Molecular Biology, Cell Biology and Biochemistry, Brown University, Providence, Rhode Island.
Center for Computational Molecular Biology, Brown University, Providence, Rhode Island.
Hum Mutat. 2019 Sep;40(9):1225-1234. doi: 10.1002/humu.23866. Epub 2019 Aug 17.
Classification of variants of unknown significance is a challenging technical problem in clinical genetics. As up to one-third of disease-causing mutations are thought to affect pre-mRNA splicing, it is important to accurately classify splicing mutations in patient sequencing data. Several consortia and healthcare systems have conducted large-scale patient sequencing studies, which discover novel variants faster than they can be classified. Here, we compare the advantages and limitations of several high-throughput splicing assays aimed at mitigating this bottleneck, and describe a data set of ~5,000 variants that we analyzed using our Massively Parallel Splicing Assay (MaPSy). The Critical Assessment of Genome Interpretation group (CAGI) organized a challenge, in which participants submitted machine learning models to predict the splicing effects of variants in this data set. We discuss the winning submission of the challenge (MMSplice) which outperformed existing software. Finally, we highlight methods to overcome the limitations of MaPSy and similar assays, such as tissue-specific splicing, the effect of surrounding sequence context, classifying intronic variants, synthesizing large exons, and amplifying complex libraries of minigene species. Further development of these assays will greatly benefit the field of clinical genetics, which lack high-throughput methods for variant interpretation.

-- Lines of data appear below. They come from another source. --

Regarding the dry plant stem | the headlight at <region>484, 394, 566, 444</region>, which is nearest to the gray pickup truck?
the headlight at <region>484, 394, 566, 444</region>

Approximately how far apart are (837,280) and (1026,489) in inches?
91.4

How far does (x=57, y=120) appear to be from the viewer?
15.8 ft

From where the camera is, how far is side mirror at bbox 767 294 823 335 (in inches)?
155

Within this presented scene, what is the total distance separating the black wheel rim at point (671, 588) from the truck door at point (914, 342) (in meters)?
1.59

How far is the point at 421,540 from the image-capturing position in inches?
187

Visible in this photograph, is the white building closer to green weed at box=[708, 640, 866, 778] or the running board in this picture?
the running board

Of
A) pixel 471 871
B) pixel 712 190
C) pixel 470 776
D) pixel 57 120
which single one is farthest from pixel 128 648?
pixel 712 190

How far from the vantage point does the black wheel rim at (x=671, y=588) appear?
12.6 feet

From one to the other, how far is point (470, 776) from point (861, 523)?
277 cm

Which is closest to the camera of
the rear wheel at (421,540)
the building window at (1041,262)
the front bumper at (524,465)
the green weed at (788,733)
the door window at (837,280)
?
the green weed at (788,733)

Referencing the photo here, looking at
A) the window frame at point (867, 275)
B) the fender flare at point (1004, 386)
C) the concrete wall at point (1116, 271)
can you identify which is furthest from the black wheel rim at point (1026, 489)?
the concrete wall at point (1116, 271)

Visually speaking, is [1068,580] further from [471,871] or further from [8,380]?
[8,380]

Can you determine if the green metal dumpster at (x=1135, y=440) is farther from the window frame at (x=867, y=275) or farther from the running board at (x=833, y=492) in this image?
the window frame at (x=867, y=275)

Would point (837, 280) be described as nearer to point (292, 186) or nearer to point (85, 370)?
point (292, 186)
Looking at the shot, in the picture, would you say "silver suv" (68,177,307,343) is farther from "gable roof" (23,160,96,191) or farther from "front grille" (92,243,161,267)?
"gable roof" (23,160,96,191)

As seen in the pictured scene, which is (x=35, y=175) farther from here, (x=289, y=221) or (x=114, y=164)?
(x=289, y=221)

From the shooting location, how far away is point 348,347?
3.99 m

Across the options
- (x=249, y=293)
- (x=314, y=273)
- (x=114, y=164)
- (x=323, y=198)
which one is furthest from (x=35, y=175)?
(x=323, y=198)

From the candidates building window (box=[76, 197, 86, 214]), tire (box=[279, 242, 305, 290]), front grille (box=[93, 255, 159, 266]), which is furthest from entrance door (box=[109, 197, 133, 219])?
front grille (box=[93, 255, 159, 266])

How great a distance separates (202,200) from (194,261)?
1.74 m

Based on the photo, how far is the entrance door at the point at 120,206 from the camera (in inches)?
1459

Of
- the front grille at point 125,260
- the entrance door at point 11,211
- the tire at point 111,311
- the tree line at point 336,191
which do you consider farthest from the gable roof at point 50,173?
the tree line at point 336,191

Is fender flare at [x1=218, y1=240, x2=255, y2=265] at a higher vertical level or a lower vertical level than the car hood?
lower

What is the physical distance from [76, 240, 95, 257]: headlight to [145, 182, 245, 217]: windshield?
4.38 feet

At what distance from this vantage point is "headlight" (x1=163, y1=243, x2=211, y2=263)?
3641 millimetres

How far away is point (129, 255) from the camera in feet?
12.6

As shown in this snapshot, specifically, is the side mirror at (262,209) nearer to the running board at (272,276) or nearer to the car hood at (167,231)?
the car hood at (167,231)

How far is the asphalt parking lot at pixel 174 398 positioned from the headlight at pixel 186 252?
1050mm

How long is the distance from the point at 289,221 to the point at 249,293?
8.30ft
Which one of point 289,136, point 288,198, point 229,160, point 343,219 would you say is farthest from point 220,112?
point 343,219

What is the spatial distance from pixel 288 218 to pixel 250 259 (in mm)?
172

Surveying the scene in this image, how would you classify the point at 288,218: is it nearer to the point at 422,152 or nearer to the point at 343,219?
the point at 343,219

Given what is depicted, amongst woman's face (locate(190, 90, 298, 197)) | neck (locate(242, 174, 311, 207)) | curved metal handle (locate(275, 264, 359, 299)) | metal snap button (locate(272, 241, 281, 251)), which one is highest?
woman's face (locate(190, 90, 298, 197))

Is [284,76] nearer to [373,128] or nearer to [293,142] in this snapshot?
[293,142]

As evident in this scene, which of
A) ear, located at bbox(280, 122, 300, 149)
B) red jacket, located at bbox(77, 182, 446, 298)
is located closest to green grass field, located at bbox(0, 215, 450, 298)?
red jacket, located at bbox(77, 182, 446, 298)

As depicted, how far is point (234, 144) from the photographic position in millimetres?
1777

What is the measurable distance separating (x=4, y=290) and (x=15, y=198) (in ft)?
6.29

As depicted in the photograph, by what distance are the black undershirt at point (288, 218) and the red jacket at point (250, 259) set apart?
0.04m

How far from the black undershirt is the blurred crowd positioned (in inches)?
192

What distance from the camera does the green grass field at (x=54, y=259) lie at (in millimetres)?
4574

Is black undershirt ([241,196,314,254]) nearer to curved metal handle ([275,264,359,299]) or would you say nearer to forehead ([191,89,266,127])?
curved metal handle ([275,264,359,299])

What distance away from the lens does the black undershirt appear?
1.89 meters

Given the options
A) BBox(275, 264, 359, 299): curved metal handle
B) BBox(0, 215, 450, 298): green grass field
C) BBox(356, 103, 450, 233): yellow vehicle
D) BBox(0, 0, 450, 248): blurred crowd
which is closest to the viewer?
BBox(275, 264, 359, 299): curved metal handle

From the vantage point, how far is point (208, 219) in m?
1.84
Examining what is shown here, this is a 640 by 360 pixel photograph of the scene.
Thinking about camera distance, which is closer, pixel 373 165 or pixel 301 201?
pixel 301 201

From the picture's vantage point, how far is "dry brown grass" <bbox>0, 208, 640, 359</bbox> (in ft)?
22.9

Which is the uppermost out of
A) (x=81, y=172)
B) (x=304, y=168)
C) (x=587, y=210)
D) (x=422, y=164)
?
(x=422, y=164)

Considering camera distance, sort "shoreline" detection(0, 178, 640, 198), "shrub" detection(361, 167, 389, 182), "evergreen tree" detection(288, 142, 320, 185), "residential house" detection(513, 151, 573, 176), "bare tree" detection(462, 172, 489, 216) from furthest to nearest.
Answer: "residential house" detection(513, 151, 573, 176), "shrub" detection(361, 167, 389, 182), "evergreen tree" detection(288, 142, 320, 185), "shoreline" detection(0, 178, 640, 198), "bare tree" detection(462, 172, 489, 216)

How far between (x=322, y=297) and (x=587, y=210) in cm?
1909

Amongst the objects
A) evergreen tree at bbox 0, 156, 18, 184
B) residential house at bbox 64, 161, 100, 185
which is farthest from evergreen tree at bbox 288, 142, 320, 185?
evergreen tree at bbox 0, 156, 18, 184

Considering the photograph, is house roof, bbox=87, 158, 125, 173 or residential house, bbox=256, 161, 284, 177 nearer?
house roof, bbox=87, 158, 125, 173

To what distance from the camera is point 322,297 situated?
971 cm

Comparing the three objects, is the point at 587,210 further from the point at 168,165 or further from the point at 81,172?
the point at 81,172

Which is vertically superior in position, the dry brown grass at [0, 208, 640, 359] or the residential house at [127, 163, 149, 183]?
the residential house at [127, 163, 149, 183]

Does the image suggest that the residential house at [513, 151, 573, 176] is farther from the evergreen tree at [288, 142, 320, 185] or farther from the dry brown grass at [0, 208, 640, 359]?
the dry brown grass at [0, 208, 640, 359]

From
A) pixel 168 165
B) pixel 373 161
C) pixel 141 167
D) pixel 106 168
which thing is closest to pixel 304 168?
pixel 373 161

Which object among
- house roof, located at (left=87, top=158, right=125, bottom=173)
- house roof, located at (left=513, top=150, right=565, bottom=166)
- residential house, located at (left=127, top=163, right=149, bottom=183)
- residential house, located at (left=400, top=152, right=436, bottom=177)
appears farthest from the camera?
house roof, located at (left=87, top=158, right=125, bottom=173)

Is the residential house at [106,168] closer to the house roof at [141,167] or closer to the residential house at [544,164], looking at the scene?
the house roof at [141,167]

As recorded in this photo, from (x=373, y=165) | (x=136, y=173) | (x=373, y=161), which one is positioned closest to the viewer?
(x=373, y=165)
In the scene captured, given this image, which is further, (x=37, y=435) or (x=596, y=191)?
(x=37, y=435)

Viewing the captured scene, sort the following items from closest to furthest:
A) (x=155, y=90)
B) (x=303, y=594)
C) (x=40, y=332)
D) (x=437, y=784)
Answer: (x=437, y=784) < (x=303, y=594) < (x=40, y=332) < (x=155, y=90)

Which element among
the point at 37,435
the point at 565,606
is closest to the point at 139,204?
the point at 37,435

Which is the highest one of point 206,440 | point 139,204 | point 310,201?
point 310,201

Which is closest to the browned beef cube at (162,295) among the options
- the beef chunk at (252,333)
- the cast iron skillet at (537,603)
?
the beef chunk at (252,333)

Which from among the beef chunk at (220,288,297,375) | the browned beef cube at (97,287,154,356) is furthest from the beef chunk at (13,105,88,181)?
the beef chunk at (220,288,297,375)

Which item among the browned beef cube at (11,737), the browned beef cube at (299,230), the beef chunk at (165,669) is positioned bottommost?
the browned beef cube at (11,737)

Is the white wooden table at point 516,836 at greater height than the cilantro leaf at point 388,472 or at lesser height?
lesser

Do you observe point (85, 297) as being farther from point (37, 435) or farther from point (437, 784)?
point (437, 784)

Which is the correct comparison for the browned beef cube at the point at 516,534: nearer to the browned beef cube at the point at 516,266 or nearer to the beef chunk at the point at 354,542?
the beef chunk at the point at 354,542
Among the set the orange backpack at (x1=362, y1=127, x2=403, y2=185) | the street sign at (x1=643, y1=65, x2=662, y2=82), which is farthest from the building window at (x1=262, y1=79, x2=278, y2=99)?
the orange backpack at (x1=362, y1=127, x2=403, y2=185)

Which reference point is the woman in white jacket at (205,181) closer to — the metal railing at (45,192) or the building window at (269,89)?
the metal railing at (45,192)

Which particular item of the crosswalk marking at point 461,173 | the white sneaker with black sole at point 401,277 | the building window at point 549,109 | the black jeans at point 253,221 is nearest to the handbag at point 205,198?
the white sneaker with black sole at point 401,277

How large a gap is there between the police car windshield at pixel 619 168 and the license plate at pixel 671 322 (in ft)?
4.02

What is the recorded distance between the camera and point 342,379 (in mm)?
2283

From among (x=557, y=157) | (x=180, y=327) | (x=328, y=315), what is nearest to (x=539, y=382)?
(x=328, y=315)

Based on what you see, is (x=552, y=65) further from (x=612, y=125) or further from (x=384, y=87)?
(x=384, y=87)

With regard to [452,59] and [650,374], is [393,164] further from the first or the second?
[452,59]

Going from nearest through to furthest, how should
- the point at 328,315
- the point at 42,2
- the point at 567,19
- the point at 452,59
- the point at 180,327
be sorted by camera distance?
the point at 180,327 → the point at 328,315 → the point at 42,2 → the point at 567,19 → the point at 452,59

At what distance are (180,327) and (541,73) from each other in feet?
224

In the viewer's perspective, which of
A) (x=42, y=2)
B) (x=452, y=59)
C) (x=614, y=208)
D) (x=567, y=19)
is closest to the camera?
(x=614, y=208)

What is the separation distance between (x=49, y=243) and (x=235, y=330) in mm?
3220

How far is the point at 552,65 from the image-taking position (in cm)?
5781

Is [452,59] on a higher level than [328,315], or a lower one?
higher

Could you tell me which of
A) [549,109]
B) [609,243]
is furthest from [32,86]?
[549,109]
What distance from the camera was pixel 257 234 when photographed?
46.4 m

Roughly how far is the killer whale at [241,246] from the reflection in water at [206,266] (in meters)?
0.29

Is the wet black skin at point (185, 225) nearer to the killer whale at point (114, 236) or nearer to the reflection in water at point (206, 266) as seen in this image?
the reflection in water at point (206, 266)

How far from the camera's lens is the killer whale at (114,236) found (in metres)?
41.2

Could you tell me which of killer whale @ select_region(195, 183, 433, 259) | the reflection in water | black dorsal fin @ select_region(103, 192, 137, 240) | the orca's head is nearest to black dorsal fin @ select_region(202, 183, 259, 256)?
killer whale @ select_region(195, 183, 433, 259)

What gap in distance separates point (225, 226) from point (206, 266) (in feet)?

意义不明变异体的分类是临床遗传学中的一个具有挑战性的技术问题。由于多达三分之一的致病突变被认为会影响前体 mRNA 的剪接,因此准确分类患者测序数据中的剪接突变非常重要。一些联盟和医疗保健系统已经进行了大规模的患者测序研究,这些研究发现新的变异体的速度比它们能够被分类的速度还要快。在这里,我们比较了几种旨在缓解这一瓶颈的高通量剪接检测方法的优缺点,并描述了一个约 5000 个变体的数据集,我们使用我们的大规模并行剪接分析(MaPSy)对其进行了分析。基因组解释评估小组(CAGI)组织了一次挑战,参与者提交了机器学习模型来预测这个数据集变体的剪接效应。我们讨论了挑战的获胜提交(MMSplice),它优于现有的软件。最后,我们强调了克服 MaPSy 和类似检测方法的局限性的方法,例如组织特异性剪接、周围序列上下文的影响、分类内含子变体、合成大外显子以及扩增复杂的 minigene 文库。这些检测方法的进一步发展将极大地有益于临床遗传学领域,该领域缺乏用于变异解释的高通量方法。